NPI : Entreprises fluviales de France est co-organisateur de la première édition des Assises nationales du fleuve, pour quelles raisons ?
Didier Léandri : Nous poursuivons un objectif : donner de la visibilité aux enjeux économiques liés aux fleuves, canaux et rivières de France, au-delà du seul transport, et élever le niveau de priorité politique du sujet.
Si la disponibilité en eau est une nécessité absolue pour faire naviguer nos bateaux, elle l’est tout autant pour l’alimentation humaine, l’agriculture, l’industrie et l’énergie. Ajoutons que la mutation de notre industrie suppose des quantités en eau encore plus importantes que par le passé, ce qui se sait peu. L’avenir de nos différents secteurs économiques dépend donc de la bonne gestion de la ressource en eau, or cette ressource, que l’on croyait éternelle, subit les conséquences du changement climatique.
Ces Assises seront l’occasion de décloisonner les secteurs et de partager une vision commune. Nous souhaitons faire de cet événement un rendez-vous récurrent, dont la réussite résidera dans la qualité des débats et la capacité des participants à se parler.
NPI : Au-delà de la question de l’infrastructure, quels défis se posent à vos entreprises notamment dans le fret ?
Didier Léandri : Il est clair que les bouleversements de tous ordres qui frappent notre économie vont induire beaucoup d’adaptabilité de la part des transporteurs et un soutien dans la durée de la part des chargeurs qui doivent comprendre que pour un mode massifié comme le fluvial, il ne faut pas jouer le court terme mais miser sur le partenariat industriel de long terme.
La tension sur l’emploi et la hausse des charges contraintes (qu’il s’agisse du carburant, de la maintenance, des loyers et péages) devront trouver des réponses appropriées pour passer le cap difficile que nous traversons.
NPI : Le tourisme fluvial retrouve à peu près ses niveaux d’activité d’avant la pandémie et les confinements, est-ce une reprise durable ?
Didier Léandri : Les tendances sont favorables et nous sommes nous-mêmes étonnés du rebond d’activité qui a suivi la pandémie.
Il y a tout lieu de penser que la reprise est durable. Elle repose sur l’attractivité de la destination France s’agissant de la clientèle étrangère et sur la capacité à proposer à la clientèle française des produits adaptés en termes de prestations et de prix.
Des évolutions très nettes ont été opérées ces 3 dernières années vers des offres misant de plus en plus sur la proximité et l’interactivité avec le territoire. Des bateaux plus petits, plus qualitatifs faisant de plus en plus appel à une motorisation verte. Nous observons également un développement des consultations conduites par les collectivités en faveur d’offres de mobilité fluviale.

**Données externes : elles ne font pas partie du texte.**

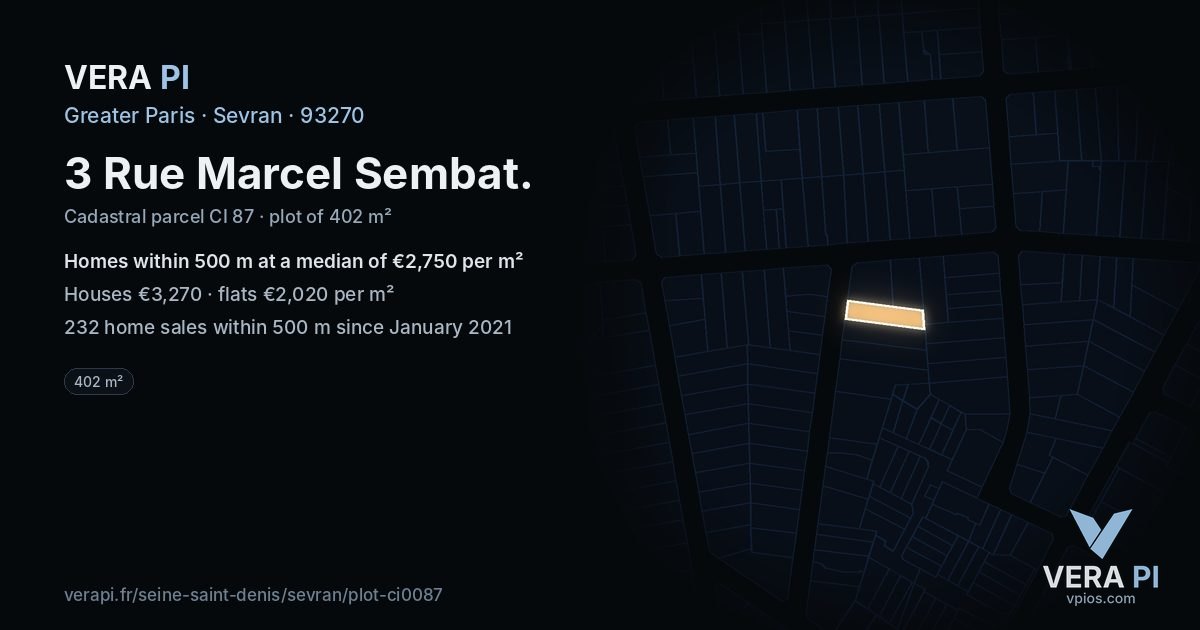 VERA PI

Greater Paris · Sevran · 93270

3 Rue Marcel Sembat.

Cadastral parcel CI 87 · plot of 402 m²

Homes within 500 m at a median of €2,750 per m²

Houses €3,270 · flats €2,020 per m²

232 home sales within 500 m since January 2021

402 m²

verapi.fr/seine-saint-denis/sevran/plot-ci0087

VERA PI
vpios.com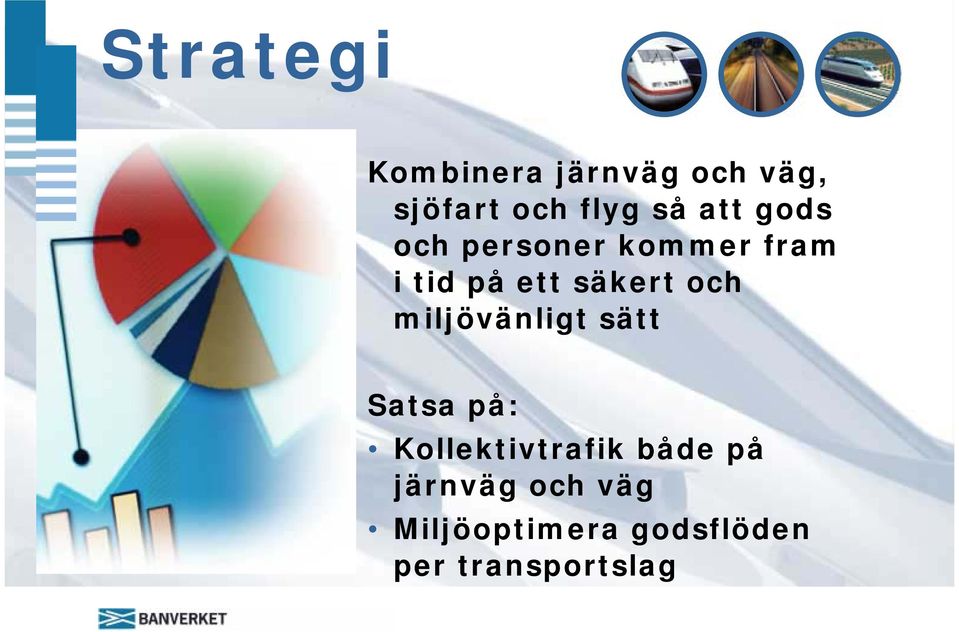 Strategi

Kombinera järnväg och väg, sjöfart och flyg så att gods och personer kommer fram i tid på ett säkert och miljövänligt sätt

Satsa på:
• Kollektivtrafik både på järnväg och väg
• Miljöoptimera godsflöden per transportslag

BANVERKET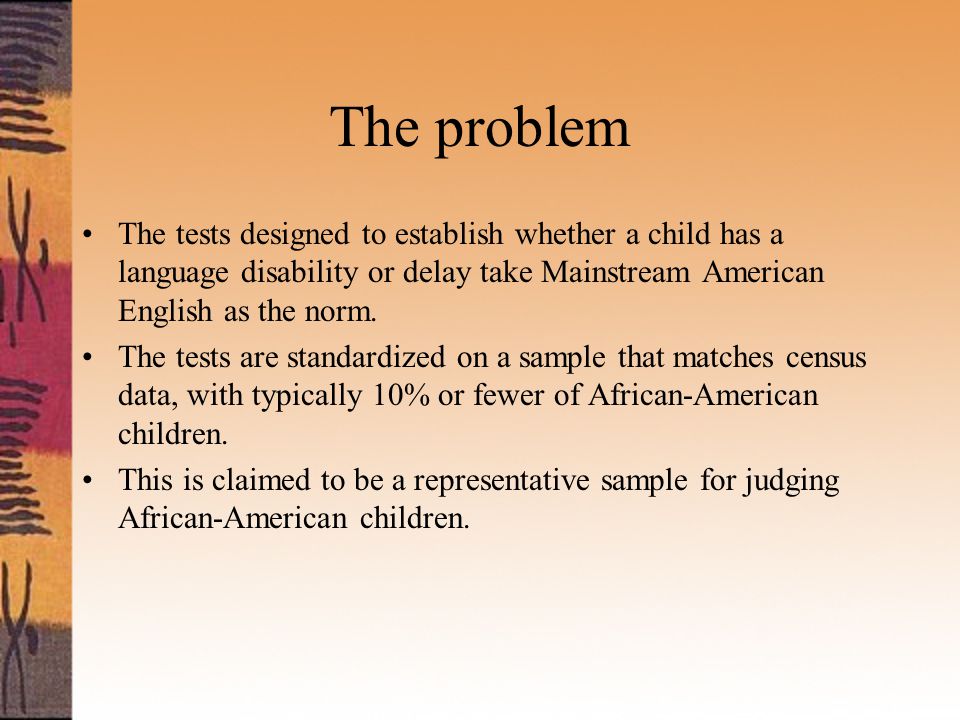 The problem

• The tests designed to establish whether a child has a language disability or delay take Mainstream American English as the norm.
• The tests are standardized on a sample that matches census data, with typically 10% or fewer of African-American children.
• This is claimed to be a representative sample for judging African-American children.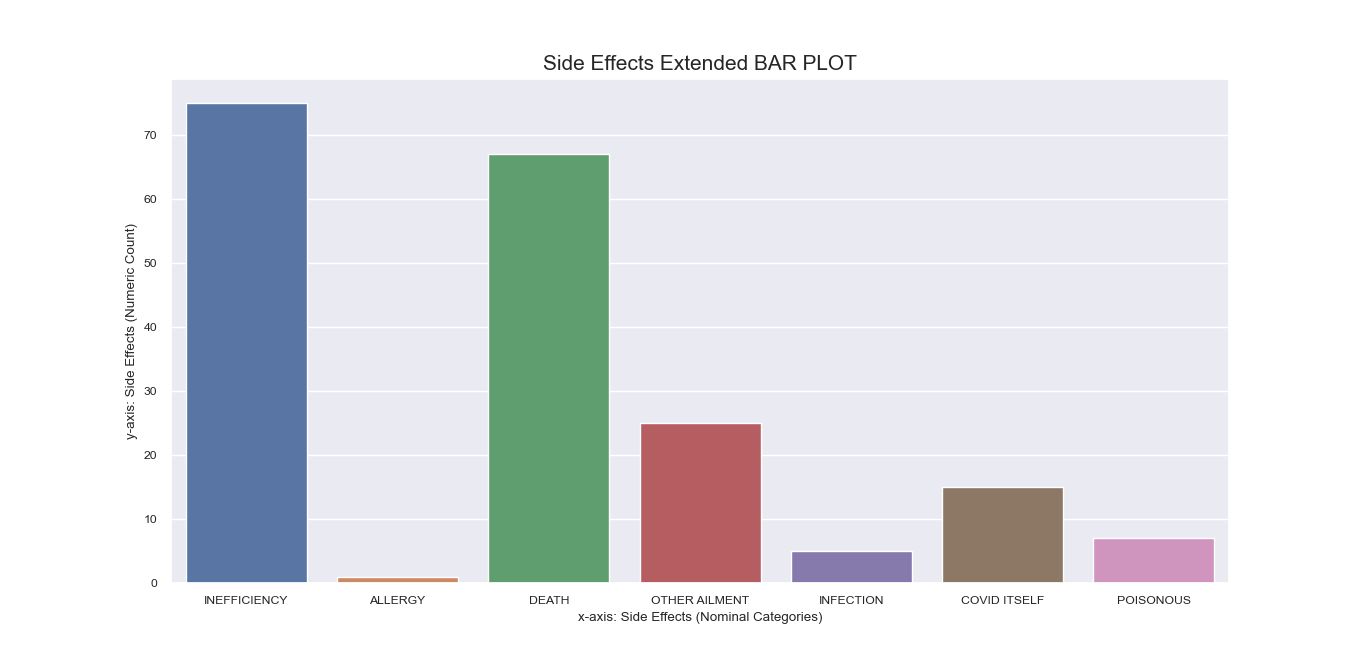 Side Effects Extended BAR PLOT

y-axis: Side Effects (Numeric Count)

70
60
50
40
30
20
10
0

INEFFICIENCY
ALLERGY
DEATH
OTHER AILMENT
INFECTION
COVID ITSELF
POISONOUS

x-axis: Side Effects (Nominal Categories)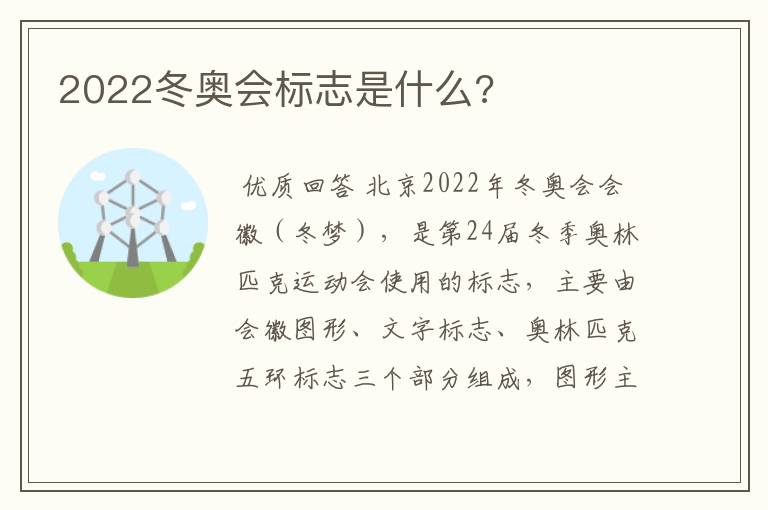 2022冬奥会标志是什么?

优质回答 北京2022年冬奥会会徽（冬梦），是第24届冬季奥林匹克运动会使用的标志，主要由会徽图形、文字标志、奥林匹克五环标志三个部分组成，图形主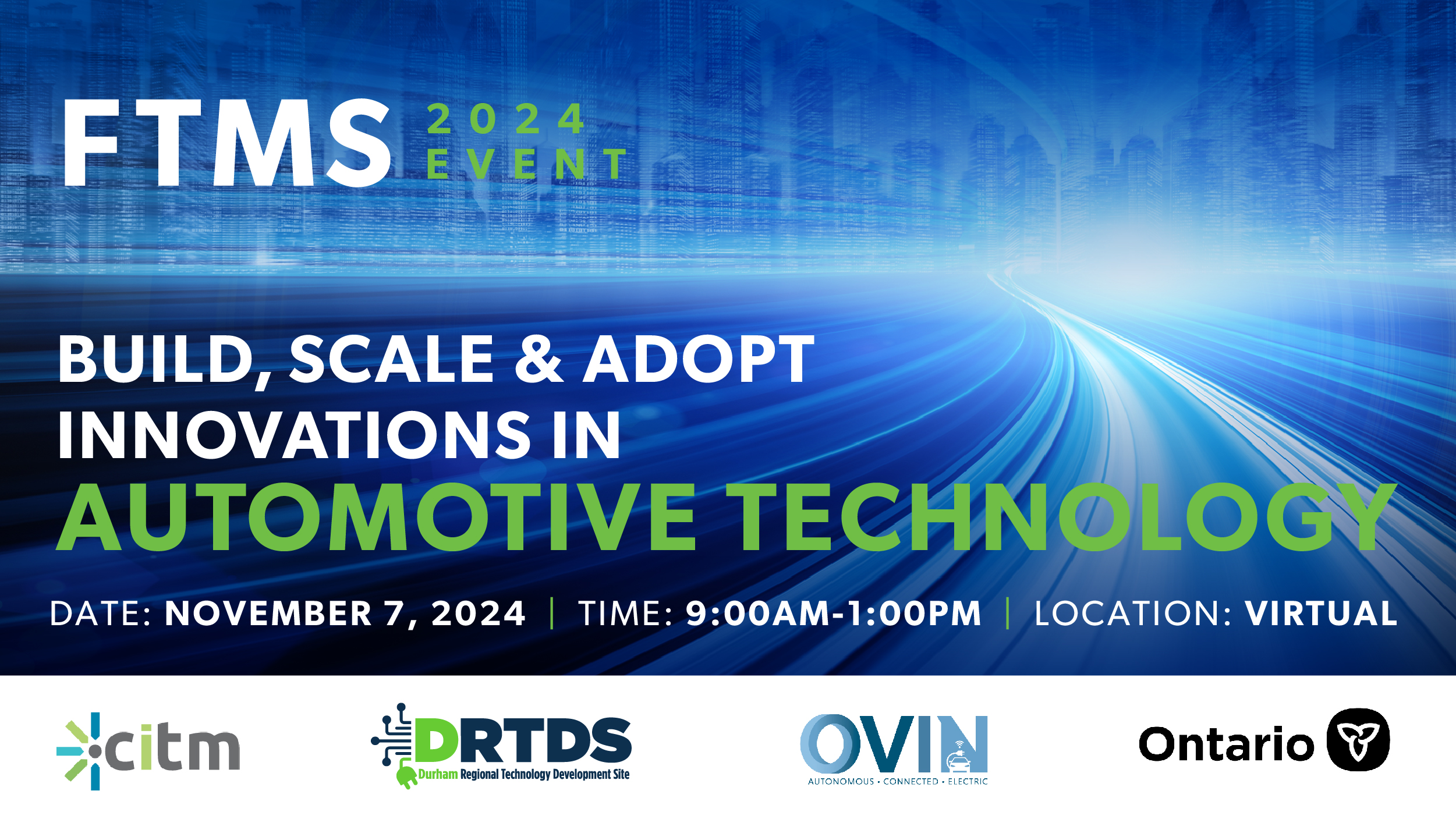 FTMS 2024 EVENT

BUILD, SCALE & ADOPT INNOVATIONS IN AUTOMOTIVE TECHNOLOGY

DATE: NOVEMBER 7, 2024 | TIME: 9:00AM-1:00PM | LOCATION: VIRTUAL

citm

DRTDS
Durham Regional Technology Development Site

OVIN
AUTONOMOUS • CONNECTED • ELECTRIC

Ontario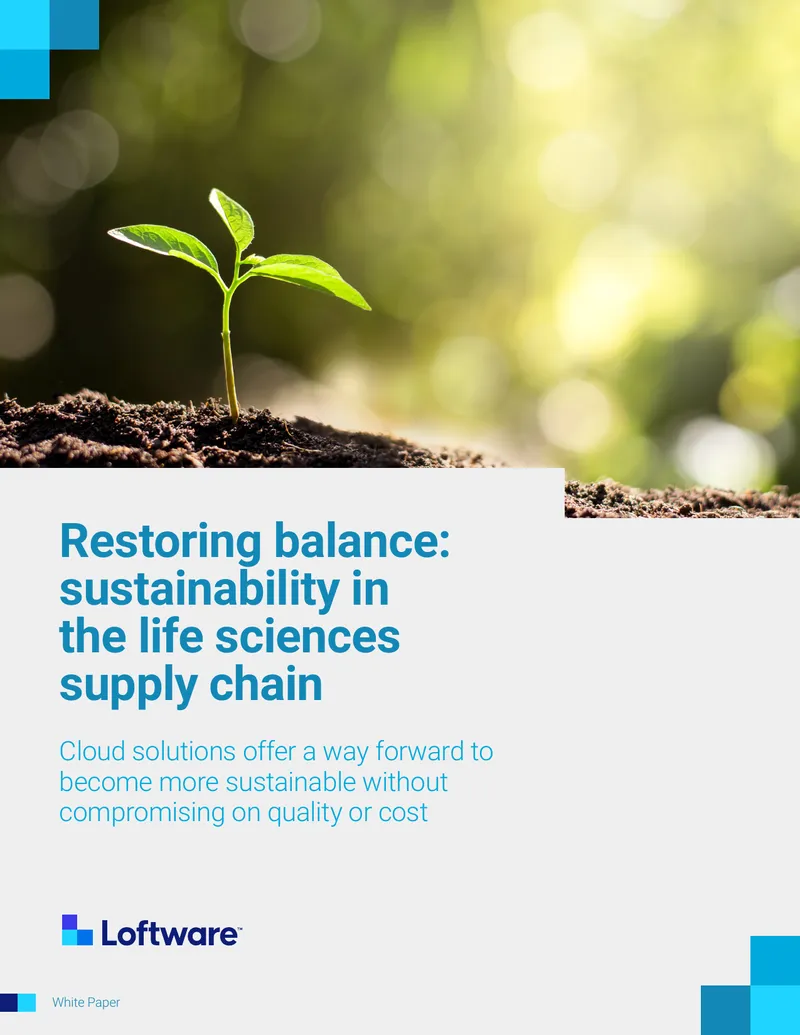 Restoring balance: sustainability in the life sciences supply chain

Cloud solutions offer a way forward to become more sustainable without compromising on quality or cost

Loftware™

White Paper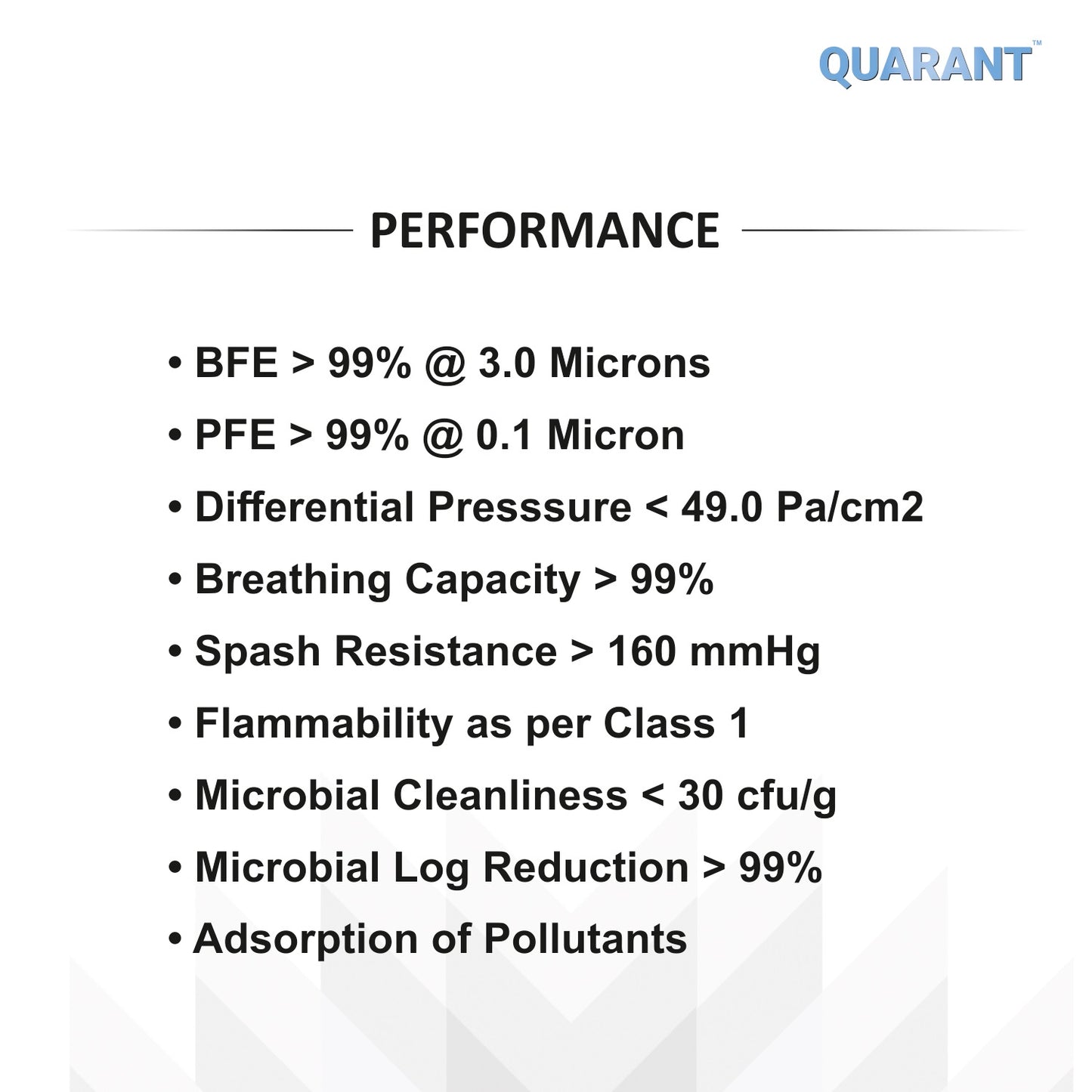 QUARANT™

PERFORMANCE

• BFE > 99% @ 3.0 Microns
• PFE > 99% @ 0.1 Micron
• Differential Presssure < 49.0 Pa/cm2
• Breathing Capacity > 99%
• Spash Resistance > 160 mmHg
• Flammability as per Class 1
• Microbial Cleanliness < 30 cfu/g
• Microbial Log Reduction > 99%
• Adsorption of Pollutants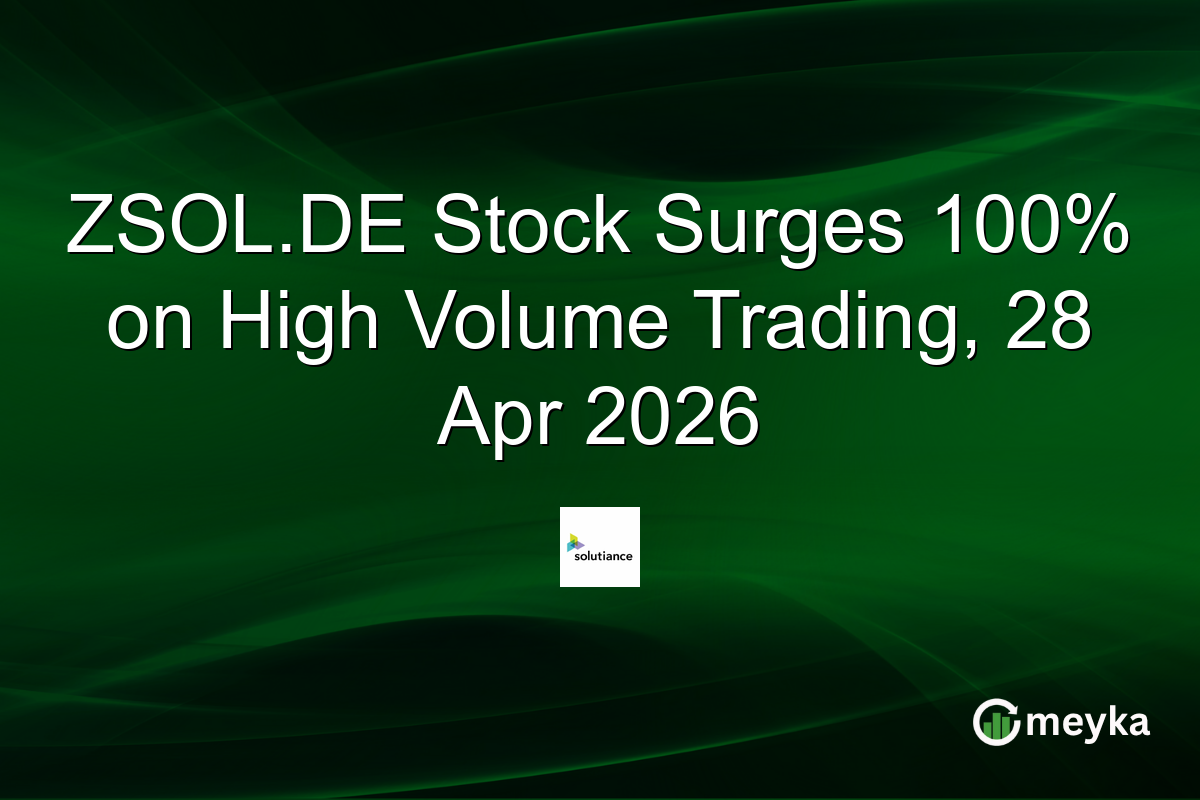 ZSOL.DE Stock Surges 100% on High Volume Trading, 28 Apr 2026

solutiance

meyka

NPI : Quels sont les freins à lever pour un regain du transport fluvial de marchandises en France où sa part modale demeure modeste malgré ses atouts et les déclarations sur son rôle en matière de report modal dans le contexte du défi climatique ?
Didier Léandri : On nous renvoie souvent à notre part modale il est vrai très faible. Ceci n’a pas de sens. Non seulement, là où l’infrastructure existe, la part modale atteint bien souvent 10 %, mais la question est plutôt celle des enjeux attachés à l’utilisation ou pas du transport fluvial.
Peut-on imaginer l’achèvement du Grand Paris Express sans fluvial ? Pourra-t-on atteindre les objectifs du plan stratégique de Haropa sans transport fluvial ?
Plus globalement, pourra-t-on sans report modal massif atteindre les niveaux d’engagement de la France en matière de réduction des GES dans le transport de fret ?
La réponse à toutes ces questions est indiscutablement non. C’est la démonstration du caractère éminemment stratégique du transport fluvial dans l’évolution de la mobilité.